# [PASSAGE SHOWN]
:::::

A sermon preached by Randle R. (Rick) Mixon
First Baptist Church, Palo Alto, CA

Sunday, May 25, 2014

Texts: 1 Peter 3:13-22


Somewhere along the way I got on the email list for the Children’s Defense Fund. Undoubtedly, I signed an online petition which gave them my email address. I will confess that I do not always read the long, thoughtful postings by the founder, Marian Wright Edelman, but when I do, I am rarely disappointed. Edelman is a remarkable woman of insight, passion, wisdom and courage. Maybe it was synchronicity or maybe the Spirit, but this week’s posting was titled, “From Hardship to Hope.” Given the sermon title, I had to read it didn’t I?

I’m not going to quote the whole piece, but I want to highlight some of what Edelman has to say. I made of a few copies for those of you who would like to read the entire reflection. The focus of this piece is foster children. Edelman writes, “Foster care is intended to be a temporary solution during one of the darkest times of a child’s life, but the average length of stay is nearly two years, and every year more than 23,000 youths ‘age out’ of foster care at age 18 or older without being connected to a forever family. These vulnerable young people are at huge risk of dropping out of high school and ending up unemployed, homeless, or in the criminal justice system.” In her column, she highlights three remarkable young people who have made their way through the system to success and a passion for helping others in that same system.

The first is Amy Peters, a 24 year old law student at the University of Nebraska. Amy entered the foster care system at age 12 and remained until she “aged out” at 19. Amy says, “Foster care is no fun for anyone,” but, because she excelled in high school and was accepted to the University of Nebraska, she was eligible for a state program that provided housing, health care and financial assistance until she was 21. Edelman writes that “Amy knows very well she was one of the lucky ones.”

:::::

# [DATA FOR REVIEW]
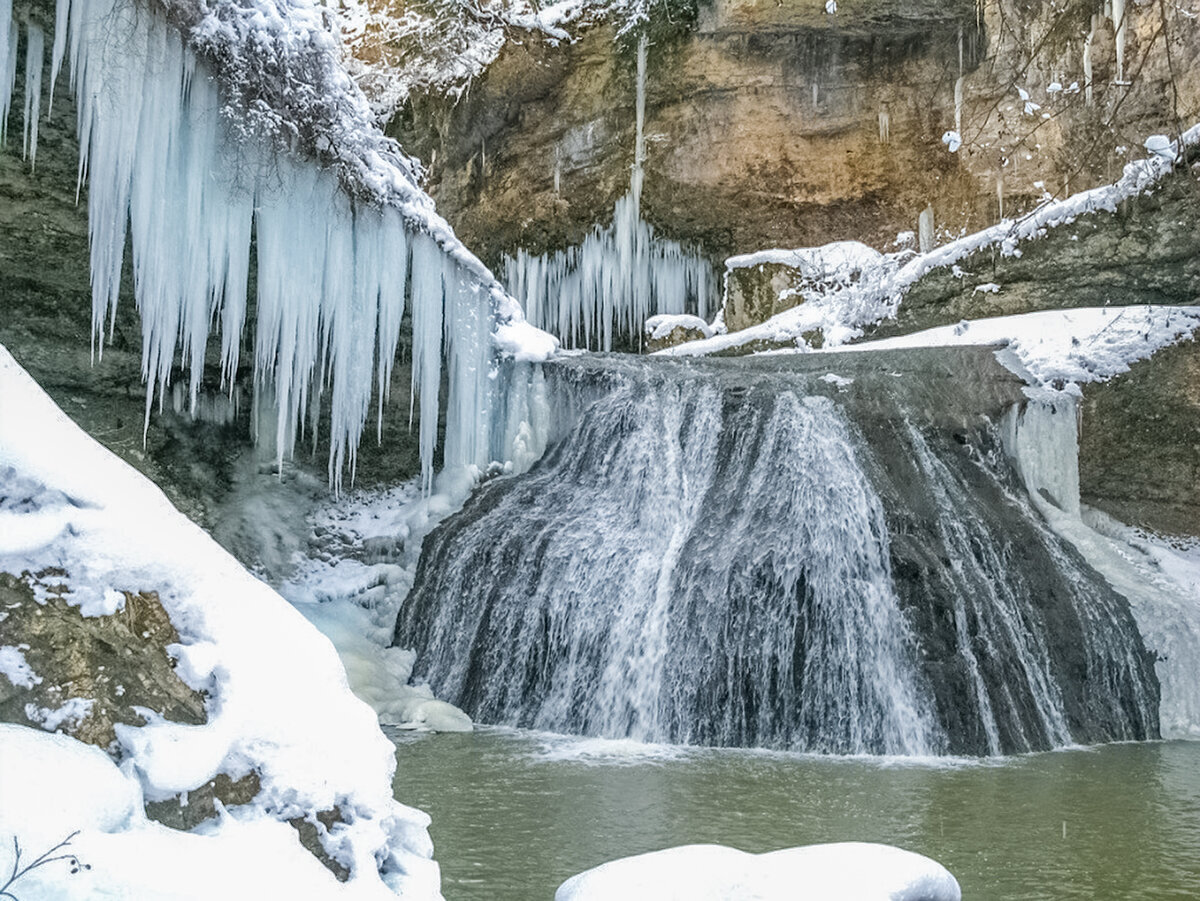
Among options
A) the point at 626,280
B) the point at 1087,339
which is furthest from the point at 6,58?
the point at 626,280

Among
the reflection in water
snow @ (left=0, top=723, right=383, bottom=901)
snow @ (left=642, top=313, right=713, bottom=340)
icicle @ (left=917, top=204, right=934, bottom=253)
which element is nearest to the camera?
snow @ (left=0, top=723, right=383, bottom=901)

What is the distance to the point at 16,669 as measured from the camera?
2578mm

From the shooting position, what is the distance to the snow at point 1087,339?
1184 cm

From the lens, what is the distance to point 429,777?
6309 mm

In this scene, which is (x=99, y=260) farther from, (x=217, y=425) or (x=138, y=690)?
(x=138, y=690)

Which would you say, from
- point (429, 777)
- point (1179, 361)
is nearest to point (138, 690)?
point (429, 777)

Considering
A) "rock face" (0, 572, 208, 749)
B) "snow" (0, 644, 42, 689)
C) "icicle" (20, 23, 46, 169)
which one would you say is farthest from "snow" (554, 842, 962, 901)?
"icicle" (20, 23, 46, 169)

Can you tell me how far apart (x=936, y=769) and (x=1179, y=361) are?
677cm

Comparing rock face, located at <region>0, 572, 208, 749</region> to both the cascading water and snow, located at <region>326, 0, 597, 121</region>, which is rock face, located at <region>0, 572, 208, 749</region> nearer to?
the cascading water

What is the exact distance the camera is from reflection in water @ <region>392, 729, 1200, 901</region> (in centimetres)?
437

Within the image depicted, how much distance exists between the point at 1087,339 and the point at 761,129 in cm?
779

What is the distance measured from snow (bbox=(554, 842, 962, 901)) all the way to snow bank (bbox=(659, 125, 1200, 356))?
393 inches

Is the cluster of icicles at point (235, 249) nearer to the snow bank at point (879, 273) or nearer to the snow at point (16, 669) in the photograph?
the snow bank at point (879, 273)

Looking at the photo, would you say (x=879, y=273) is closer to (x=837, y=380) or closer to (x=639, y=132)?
(x=837, y=380)
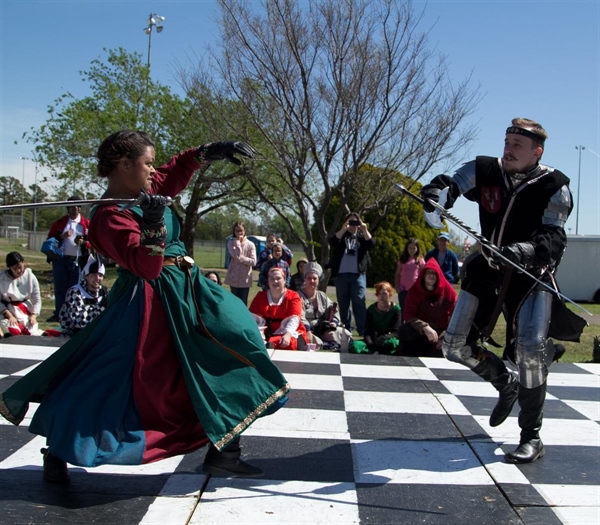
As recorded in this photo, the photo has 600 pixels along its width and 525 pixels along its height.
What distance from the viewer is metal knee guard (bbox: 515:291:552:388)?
11.0 ft

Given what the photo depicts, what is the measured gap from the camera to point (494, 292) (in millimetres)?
3627

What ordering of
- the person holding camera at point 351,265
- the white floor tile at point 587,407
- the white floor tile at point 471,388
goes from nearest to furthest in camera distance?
the white floor tile at point 587,407 < the white floor tile at point 471,388 < the person holding camera at point 351,265

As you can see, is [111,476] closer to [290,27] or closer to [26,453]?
[26,453]

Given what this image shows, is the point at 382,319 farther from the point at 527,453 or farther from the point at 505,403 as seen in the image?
the point at 527,453

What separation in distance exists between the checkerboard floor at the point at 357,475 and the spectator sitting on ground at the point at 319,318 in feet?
8.70

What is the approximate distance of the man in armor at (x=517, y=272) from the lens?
337 cm

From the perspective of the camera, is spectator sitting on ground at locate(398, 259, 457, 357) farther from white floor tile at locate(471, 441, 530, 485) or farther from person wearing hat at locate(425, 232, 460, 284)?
white floor tile at locate(471, 441, 530, 485)

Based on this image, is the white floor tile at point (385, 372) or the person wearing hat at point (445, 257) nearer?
the white floor tile at point (385, 372)

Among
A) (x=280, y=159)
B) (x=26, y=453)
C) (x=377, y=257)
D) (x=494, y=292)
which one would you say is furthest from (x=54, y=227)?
(x=377, y=257)

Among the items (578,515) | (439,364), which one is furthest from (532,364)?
(439,364)

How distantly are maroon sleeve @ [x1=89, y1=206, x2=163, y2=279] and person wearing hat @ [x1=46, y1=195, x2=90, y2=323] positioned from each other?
638cm

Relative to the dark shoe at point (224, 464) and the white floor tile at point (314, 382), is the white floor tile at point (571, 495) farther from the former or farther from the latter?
the white floor tile at point (314, 382)

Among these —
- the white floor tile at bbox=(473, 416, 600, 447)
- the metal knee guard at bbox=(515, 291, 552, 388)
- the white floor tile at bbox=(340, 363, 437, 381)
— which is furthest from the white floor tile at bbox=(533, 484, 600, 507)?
the white floor tile at bbox=(340, 363, 437, 381)

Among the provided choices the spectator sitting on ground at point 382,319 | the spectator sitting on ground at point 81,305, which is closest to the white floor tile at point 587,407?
the spectator sitting on ground at point 382,319
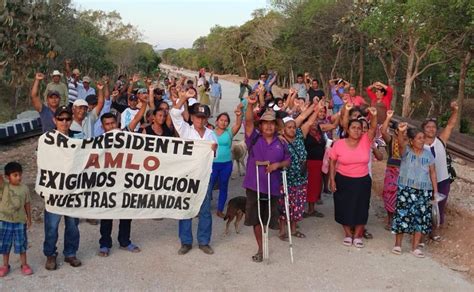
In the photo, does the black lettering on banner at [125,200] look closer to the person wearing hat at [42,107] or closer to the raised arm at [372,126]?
the person wearing hat at [42,107]

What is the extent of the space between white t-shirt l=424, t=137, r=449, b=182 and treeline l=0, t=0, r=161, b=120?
27.6 ft

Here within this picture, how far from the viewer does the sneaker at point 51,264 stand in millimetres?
5443

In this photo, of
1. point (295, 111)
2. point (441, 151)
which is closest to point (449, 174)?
point (441, 151)

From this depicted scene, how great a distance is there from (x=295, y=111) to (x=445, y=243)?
3257 mm

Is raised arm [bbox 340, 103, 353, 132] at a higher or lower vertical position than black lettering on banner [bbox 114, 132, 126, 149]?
higher

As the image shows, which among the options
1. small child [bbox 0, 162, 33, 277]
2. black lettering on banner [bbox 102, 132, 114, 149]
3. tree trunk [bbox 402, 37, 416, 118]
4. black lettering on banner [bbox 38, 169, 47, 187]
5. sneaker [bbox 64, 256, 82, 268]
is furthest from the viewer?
tree trunk [bbox 402, 37, 416, 118]

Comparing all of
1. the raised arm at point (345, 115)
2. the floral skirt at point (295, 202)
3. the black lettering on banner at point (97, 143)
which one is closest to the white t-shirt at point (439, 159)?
the raised arm at point (345, 115)

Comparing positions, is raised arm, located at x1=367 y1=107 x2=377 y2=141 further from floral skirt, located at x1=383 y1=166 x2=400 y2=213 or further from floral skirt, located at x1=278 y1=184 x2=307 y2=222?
floral skirt, located at x1=278 y1=184 x2=307 y2=222

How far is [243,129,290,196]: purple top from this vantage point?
5.74 m

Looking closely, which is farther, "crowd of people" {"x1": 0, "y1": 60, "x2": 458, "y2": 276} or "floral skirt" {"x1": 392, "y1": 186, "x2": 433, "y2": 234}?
"floral skirt" {"x1": 392, "y1": 186, "x2": 433, "y2": 234}

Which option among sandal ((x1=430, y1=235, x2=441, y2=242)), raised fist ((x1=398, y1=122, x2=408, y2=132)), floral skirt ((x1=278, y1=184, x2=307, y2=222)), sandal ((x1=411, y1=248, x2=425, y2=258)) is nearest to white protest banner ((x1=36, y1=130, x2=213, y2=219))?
floral skirt ((x1=278, y1=184, x2=307, y2=222))

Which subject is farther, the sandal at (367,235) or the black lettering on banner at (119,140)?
the sandal at (367,235)

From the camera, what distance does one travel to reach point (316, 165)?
24.4 ft

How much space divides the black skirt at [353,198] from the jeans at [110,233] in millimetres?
2787
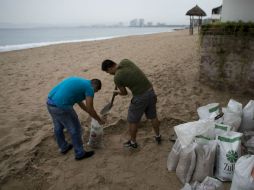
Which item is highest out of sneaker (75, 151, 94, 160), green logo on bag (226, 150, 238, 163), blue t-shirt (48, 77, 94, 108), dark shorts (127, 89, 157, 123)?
blue t-shirt (48, 77, 94, 108)

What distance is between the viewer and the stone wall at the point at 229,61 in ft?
14.4

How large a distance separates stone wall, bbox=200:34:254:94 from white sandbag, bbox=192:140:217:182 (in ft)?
8.55

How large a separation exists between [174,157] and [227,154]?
1.87ft

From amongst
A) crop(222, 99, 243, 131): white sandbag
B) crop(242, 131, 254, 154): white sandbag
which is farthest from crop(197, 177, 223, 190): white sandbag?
crop(222, 99, 243, 131): white sandbag

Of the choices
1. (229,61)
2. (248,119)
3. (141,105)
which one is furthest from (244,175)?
(229,61)

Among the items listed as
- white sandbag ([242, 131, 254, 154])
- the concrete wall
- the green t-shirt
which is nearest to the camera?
white sandbag ([242, 131, 254, 154])

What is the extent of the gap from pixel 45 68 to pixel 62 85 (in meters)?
6.16

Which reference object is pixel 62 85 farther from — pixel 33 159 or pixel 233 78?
pixel 233 78

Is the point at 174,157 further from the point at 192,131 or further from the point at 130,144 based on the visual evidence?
the point at 130,144

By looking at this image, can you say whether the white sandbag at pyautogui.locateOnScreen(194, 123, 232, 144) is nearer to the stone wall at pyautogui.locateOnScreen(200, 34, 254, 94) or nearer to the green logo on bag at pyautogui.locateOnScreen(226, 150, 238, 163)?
the green logo on bag at pyautogui.locateOnScreen(226, 150, 238, 163)

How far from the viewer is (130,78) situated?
289 centimetres

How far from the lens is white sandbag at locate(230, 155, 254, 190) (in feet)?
6.40

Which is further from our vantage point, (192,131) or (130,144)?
(130,144)

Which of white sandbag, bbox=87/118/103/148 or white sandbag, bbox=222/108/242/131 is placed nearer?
white sandbag, bbox=222/108/242/131
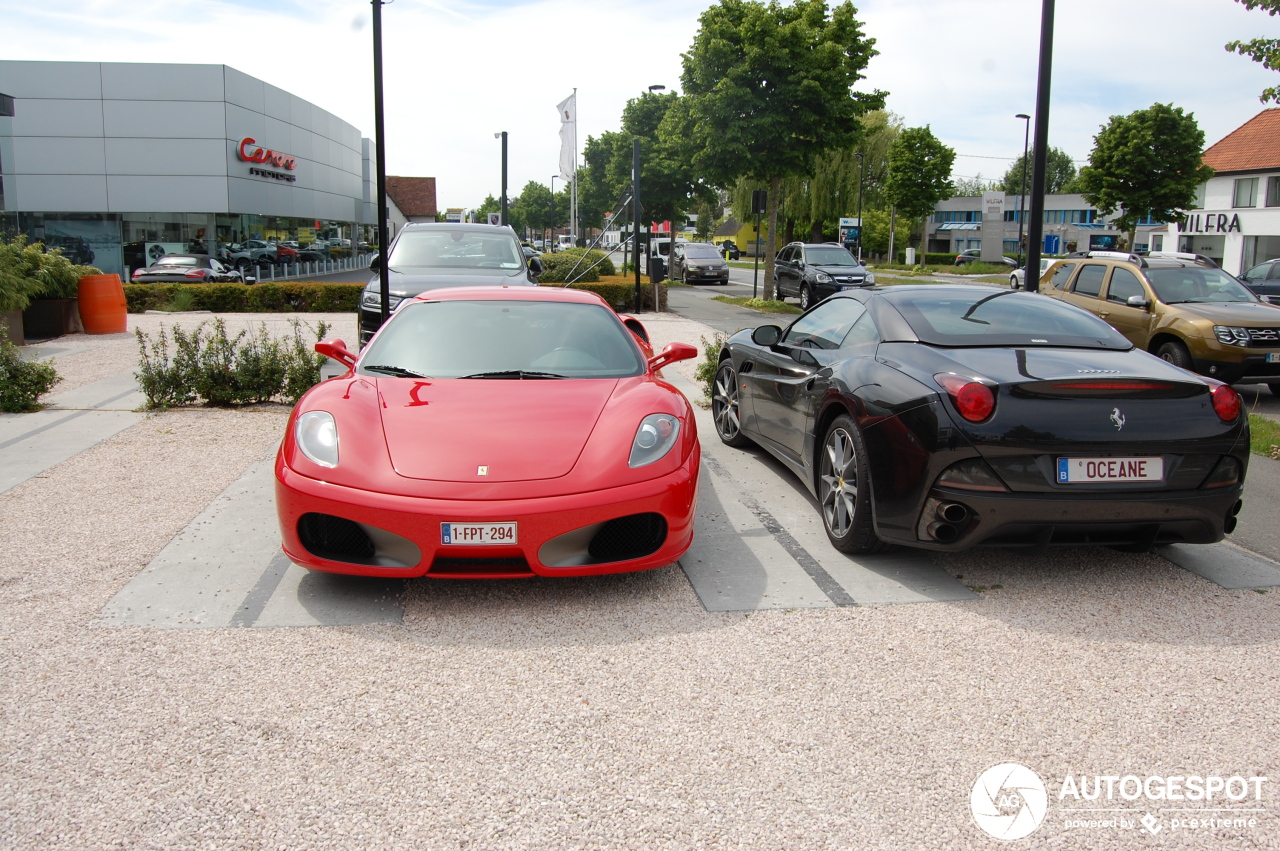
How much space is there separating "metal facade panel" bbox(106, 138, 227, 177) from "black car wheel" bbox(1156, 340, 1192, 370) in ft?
116

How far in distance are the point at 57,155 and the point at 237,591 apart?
127 feet

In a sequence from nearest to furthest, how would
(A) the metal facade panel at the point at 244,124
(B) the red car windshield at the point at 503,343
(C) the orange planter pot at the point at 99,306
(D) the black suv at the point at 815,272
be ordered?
(B) the red car windshield at the point at 503,343 → (C) the orange planter pot at the point at 99,306 → (D) the black suv at the point at 815,272 → (A) the metal facade panel at the point at 244,124

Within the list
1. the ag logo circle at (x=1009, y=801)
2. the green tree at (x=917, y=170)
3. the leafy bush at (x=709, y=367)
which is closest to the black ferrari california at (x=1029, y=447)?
the ag logo circle at (x=1009, y=801)

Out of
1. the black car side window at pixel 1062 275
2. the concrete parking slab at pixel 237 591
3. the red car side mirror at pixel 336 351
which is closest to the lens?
the concrete parking slab at pixel 237 591

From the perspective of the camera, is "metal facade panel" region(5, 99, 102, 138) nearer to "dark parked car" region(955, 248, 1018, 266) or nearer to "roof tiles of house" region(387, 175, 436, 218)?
"dark parked car" region(955, 248, 1018, 266)

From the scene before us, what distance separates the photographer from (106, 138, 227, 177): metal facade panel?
3628 cm

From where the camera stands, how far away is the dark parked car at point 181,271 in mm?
26875

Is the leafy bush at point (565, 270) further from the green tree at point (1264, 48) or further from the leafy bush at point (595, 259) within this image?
the green tree at point (1264, 48)

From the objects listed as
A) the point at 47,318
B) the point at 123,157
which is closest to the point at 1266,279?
the point at 47,318

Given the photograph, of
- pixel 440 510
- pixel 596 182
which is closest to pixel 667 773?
pixel 440 510

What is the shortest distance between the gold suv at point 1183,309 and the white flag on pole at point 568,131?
75.9 feet

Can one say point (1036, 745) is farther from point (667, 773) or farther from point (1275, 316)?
point (1275, 316)

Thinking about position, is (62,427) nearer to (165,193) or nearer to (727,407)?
(727,407)

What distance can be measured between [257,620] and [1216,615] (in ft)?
13.5
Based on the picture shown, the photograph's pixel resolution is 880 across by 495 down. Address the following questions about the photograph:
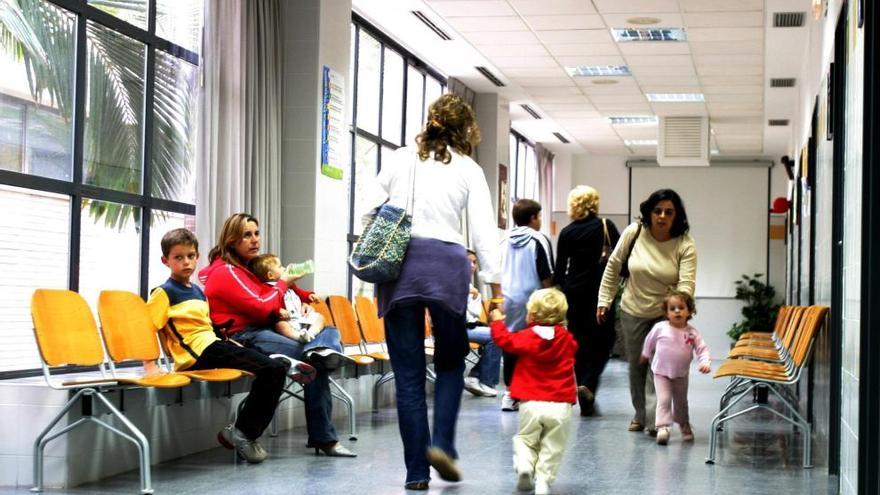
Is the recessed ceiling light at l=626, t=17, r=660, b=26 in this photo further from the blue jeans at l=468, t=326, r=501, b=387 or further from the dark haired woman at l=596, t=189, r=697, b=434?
the dark haired woman at l=596, t=189, r=697, b=434

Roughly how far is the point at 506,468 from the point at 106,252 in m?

:::::

# [EXERCISE]
Repeat the sermon text starting with "Sunday, May 25, 2014" and going on through "it didn’t I?", switching "petition" to "survey" wherever it appears.

# [RESPONSE TO THE EXERCISE]
Sunday, May 25, 2014

Texts: 1 Peter 3:13-22


Somewhere along the way I got on the email list for the Children’s Defense Fund. Undoubtedly, I signed an online survey which gave them my email address. I will confess that I do not always read the long, thoughtful postings by the founder, Marian Wright Edelman, but when I do, I am rarely disappointed. Edelman is a remarkable woman of insight, passion, wisdom and courage. Maybe it was synchronicity or maybe the Spirit, but this week’s posting was titled, “From Hardship to Hope.” Given the sermon title, I had to read it didn’t I?